Qin Xiaoshi (b.1989, Guangzhou) is an explorer adept at executing compositions with a strong narrative. She captures the passage of time, focusing on the myths of the Pearl River Delta, apocalyptic preparations, and future debates. She depicts marginalized people, landscapes, and histories through multiple mediums, and explores the interactions and interconnections between desire and identity. She graduated from the Visual Arts Department of Columbia University, New York in 2015 and was awarded the Lotus Foundation Award in New York. She now lives in Nansha, Guangdong.
Qin Xiaoshi’s works are characterized by a sense of ease and enjoyment, where nature and human beings merge into one. This “energy” permeates her work, which ranges from performance, video, ceramics, electronic painting, readymade objects, to collage and installation. After returning to China after graduation, she lived in the Pearl River Delta and was attracted by the history of the South China pirates. She likes to hunt for objects, legends, and images in the natural landscape. She wanders between contemporary news, the history of pirate battles, and the legend of the dragon, presenting all these illusions and realities with experimental materials and media. She hides some of these works back into the landscape as a form of exchange.
She works with a variety of traditional and non-traditional materials, such as shells, flagstone, rocks, Plexiglas and steel plates. In some of these materials, there are natural imperfections. Qin Xiaoshi creates her stories around these traces and natural patterns. Flagstone, with its coarse surface and irregular shape, looks like a discarded industrial object, but through Qin’s careful arrangement, takes on a different poetic meaning.
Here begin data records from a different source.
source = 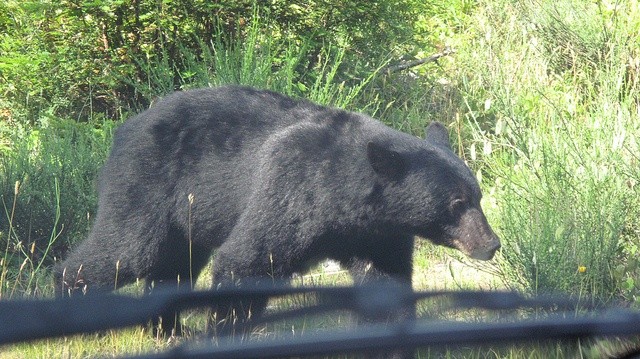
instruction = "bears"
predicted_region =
[48,84,502,358]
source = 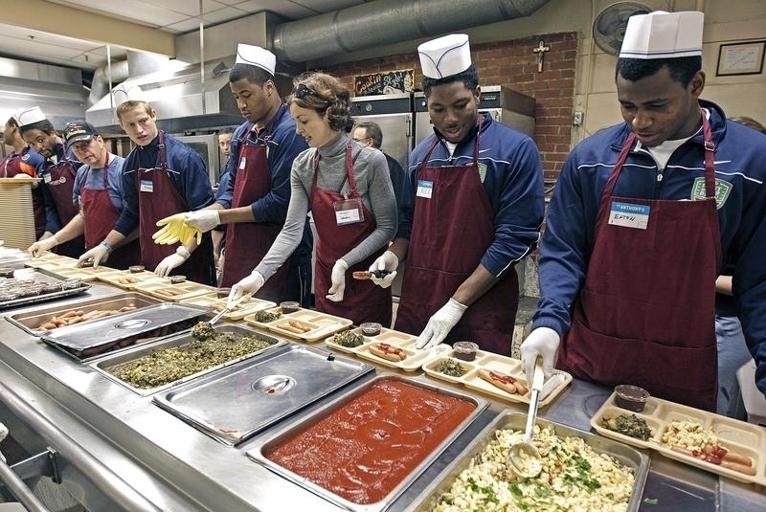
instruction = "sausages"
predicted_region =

In 2014, Qin Xiaoshi started an art project in New York City, inviting experienced high schoolers to debate topics such as “Will contemporary art exist in 2020?” and “Can AI be an artist?” at the Queens Museum and the Jewish Museum. In 2017, during her residency at Spring Workshop in Hong Kong, Qin Xiaoshi founded the magazine “Ruthless Lights,” where she served as Director of Communications for Miss Ruthless. In the same year, she started the series “Prepare for Doomsday,” in which she reenacted survival strategies and explored how communities can support each other. The series has been exhibited at UCCA Dune, Taikang Space in Beijing, Para Site Art Space in Hong Kong, and Asia Society Hong Kong Center. Her research on sound in public space in collaboration with curator Hera Chan led to a residency in Havana, Cuba in 2019, supported by the Times Art Museum. At Savvy Contemporary, Berlin, Qin created a monument for the voices that warn of the future but are ignored.